QUOTED TEXT:
>> start

Optics are famously abstract in implementation, but I don't think people have trouble applying them - people seem to like JQuery/CSS selectors, and insist on `object.field` syntax; it's kind of wild that no mainstream language has a first-class way to pass around the description of a location in an arbitrary data structure.
Optics let you concisely describe the location, but defer the dereferencing, so you could definitely approximate optics, not by passing around pointers you compute with `offsetof`, but passing around functions that use `offsetof` to return memory locations to reference (read/write to). You could certainly write a composition operator for `*(*T) => List<*R>`... Some people have done something like it[1][2]:
Account acc = getAccount();
QVERIFY(acc.person.address.house == 20);
auto houseLens = personL() to addressL() to houseL();
std::function<int(int)> modifier = [](int old) { return old + 6; };
Account newAcc2 = over(houseLens, newAcc1, modifier);
These also use templating to get something that still feels maybe a little less ergonomic than it could be, though.

>> end

MATERIAL FOR THIS TASK:
>> start

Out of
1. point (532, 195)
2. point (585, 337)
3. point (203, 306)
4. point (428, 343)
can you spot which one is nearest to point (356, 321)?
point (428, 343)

>> end

EXERCISE INSTRUCTIONS:
#1 Give again the passage from the optics discussion between "Optics let you" and "could be, though.", inclusive.
#2 Transcribe the records line for line, leaving every line unchanged.

TASK RESPONSES:
#1
Optics let you concisely describe the location, but defer the dereferencing, so you could definitely approximate optics, not by passing around pointers you compute with `offsetof`, but passing around functions that use `offsetof` to return memory locations to reference (read/write to). You could certainly write a composition operator for `*(*T) => List<*R>`... Some people have done something like it[1][2]:
Account acc = getAccount();
QVERIFY(acc.person.address.house == 20);
auto houseLens = personL() to addressL() to houseL();
std::function<int(int)> modifier = [](int old) { return old + 6; };
Account newAcc2 = over(houseLens, newAcc1, modifier);
These also use templating to get something that still feels maybe a little less ergonomic than it could be, though.

#2
Out of
1. point (532, 195)
2. point (585, 337)
3. point (203, 306)
4. point (428, 343)
can you spot which one is nearest to point (356, 321)?
point (428, 343)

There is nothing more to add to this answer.